Portugal confronta-se com o problema de o país fronteiriço, Espanha, ter preços dos combustíveis mais baixos devido não só ao IVA, mas também ao ISP. Em Espanha o IVA é de 21% e em Portugal é de 23%.

“Nós temos um diferencial muito significativo em termos de ISP com Espanha, o que leva ao conhecido fenómeno de turismo de combustível, em que empresas de transporte e particulares abastecem-se em Espanha para poder beneficiar desses valores mais baixos”, alerta António Comprido.

Ou seja, se com o apoio ao ISP o contraste entre os dois países já era grande, sem este apoio será ainda mais demarcado.

Na análise da ERSE do 3.º trimestre deste ano é possível ver que, em Espanha, a gasolina esteve a 1,48 euros o litro enquanto em Portugal esteve a 1,69 euros o litro — 21,3 cêntimos a mais. O gasóleo também era mais barato em Espanha: custava 1,41 euros o litro, enquanto em Portugal custava 1,57 euros, mais 16 cêntimos.

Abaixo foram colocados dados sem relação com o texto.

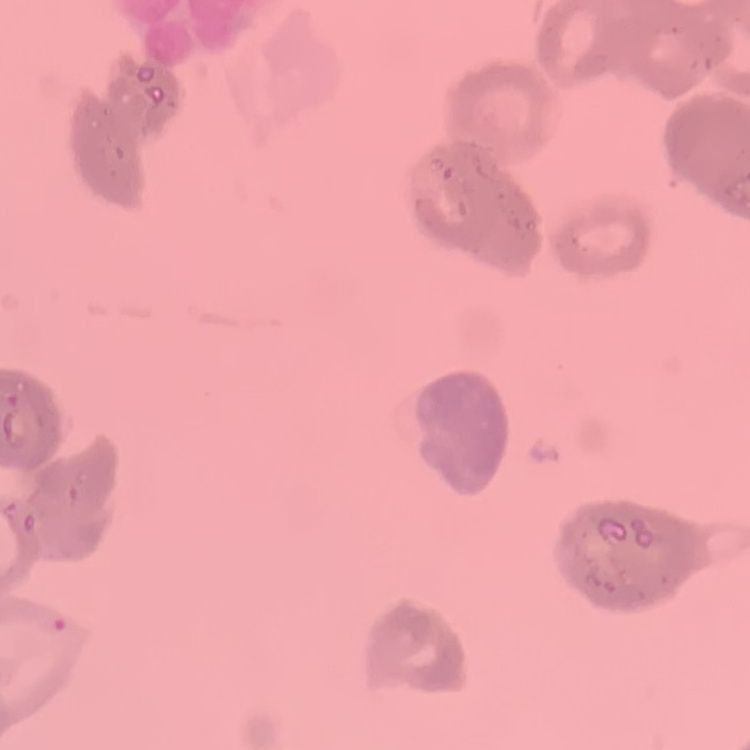 The erythrocytes exhibit rouleaux formation. Stained with either Field's or Giemsa. Thin blood film. One tile cut from a larger photomicrograph.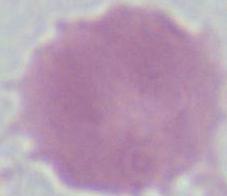
Summary:
  - Modality: photomicrograph
  - Identification: erythrocyte
  - Magnification: 1000x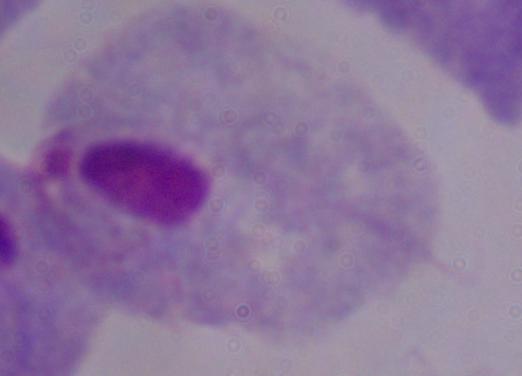
Summary:
  - Identification: trichomonad
  - Magnification: 1000x
  - Modality: photomicrographGive the preparation type.
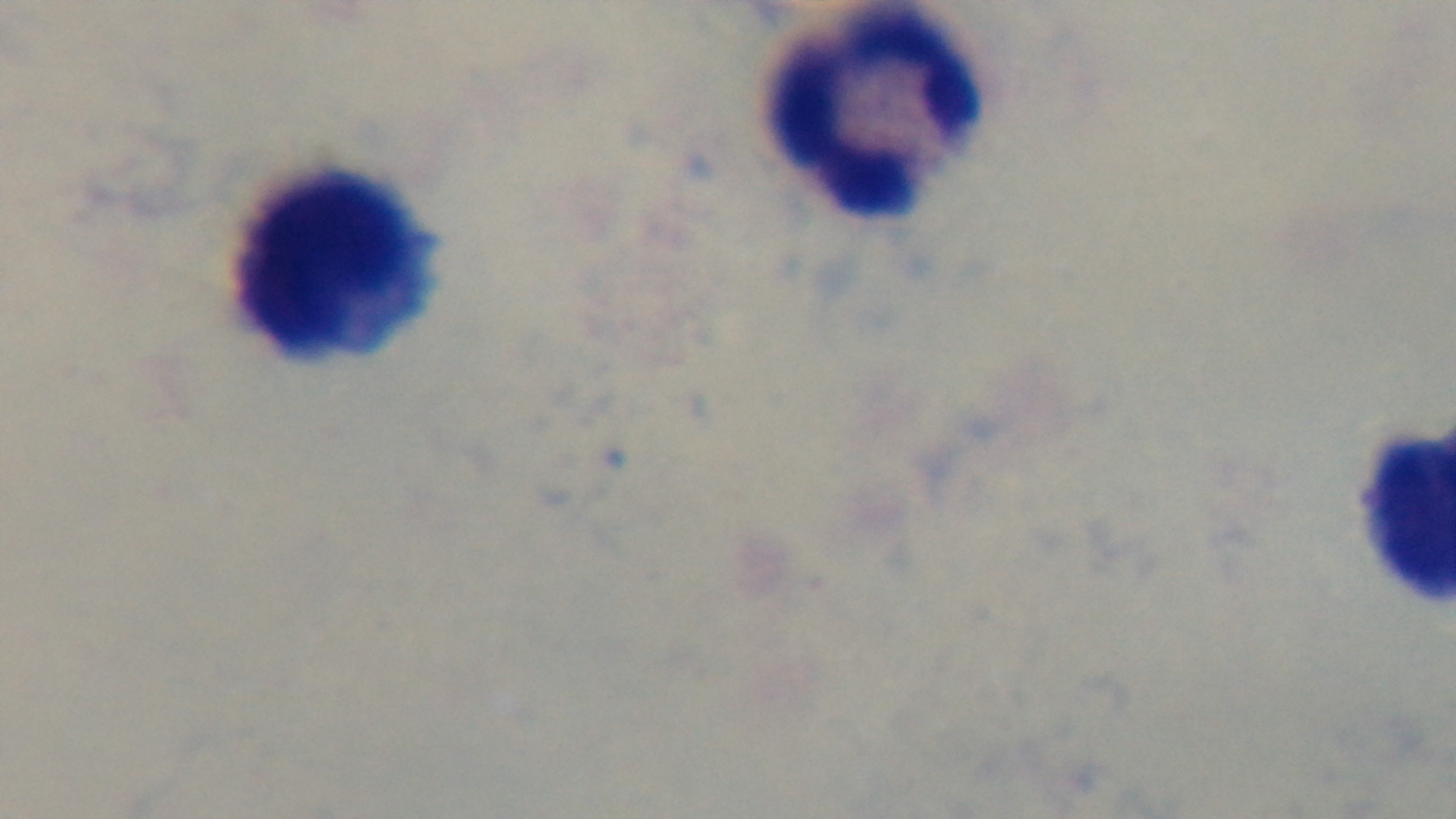
Thick.

Malaria status: negative. Giemsa stain. One field from the slide. Oil-immersion objective, 100x. Light microscopy. Captured with a mounted 4K digital camera.Point out each malaria parasite.
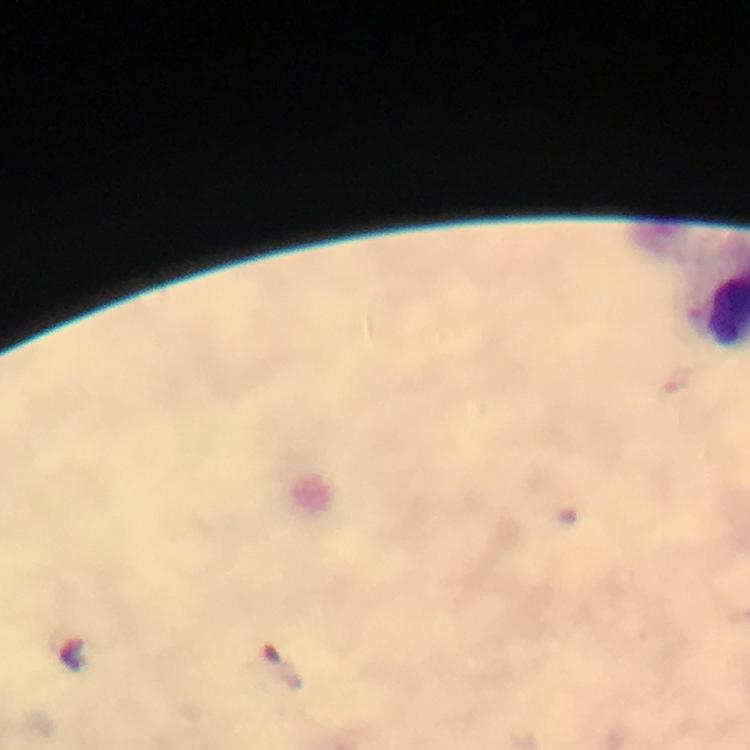
Approximate centers as (x, y) in pixels.
Malaria parasites: (284, 671).

immersion oil = applied
context = from a malaria diagnostic workup
cropped from = a single field of view
magnification = 100x
capture = smartphone mounted on the microscope
preparation = thick smear
image size = 750×750 pixels
stain = Giemsa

Esta diferença será maior a partir desta semana, o que vai potenciar uma “economia transfronteiriça”.

Portugal é também um país com um poder de compra relativamente baixo em termos da média europeia; “portanto, isto em termos do esforço que é pedido aos consumidores é mais significativo”, destaca António Comprido.

“Subsídio aos combustíveis fósseis”

Se por um lado as diretivas europeias apontam para uma melhor sustentabilidade orçamental para o país, por outro, o impacto ambiental destas medidas que incentivam o consumo de combustíveis fósseis também entra na discussão.

Numa carta enviada ao Ministério das Finanças, em junho, a Comissão Europeia alegou que a medida “funciona como subsídio aos combustíveis fósseis” e “não está alinhada com as recomendações do Conselho Europeu.”

Para o secretário-geral da EPCOL, têm de existir alternativas imediatas, e falta essa estratégia, tanto a nível europeu como em Portugal. “Sem haver alternativa de imediato, não se pode ir a correr trocar os veículos, como se faz no programa E-Lar, em que se troca o fogão e o esquentador por uma placa elétrica ou por um cilindro. É uma coisa um bocadinho mais complicada”, ironiza.

Aumentar os impostos a produtos que, neste momento, são insubstituíveis só vai penalizar os consumidores, que vão ter de pagar mais por produtos que são indispensáveis para a sua vida e para o seu dia-a-dia”, volta a alertar.

Com o fim anunciado do desconto no ISP, os consumidores ficam agora à espera de perceber qual será o impacto real no seu quotidiano.

Entre a pressão europeia para cumprir as suas recomendações, a instabilidade geopolítica e a falta de alternativas imediatas aos combustíveis fósseis, o próximo ano promete trazer novos debates sobre o sistema fiscal do país e a transição energética.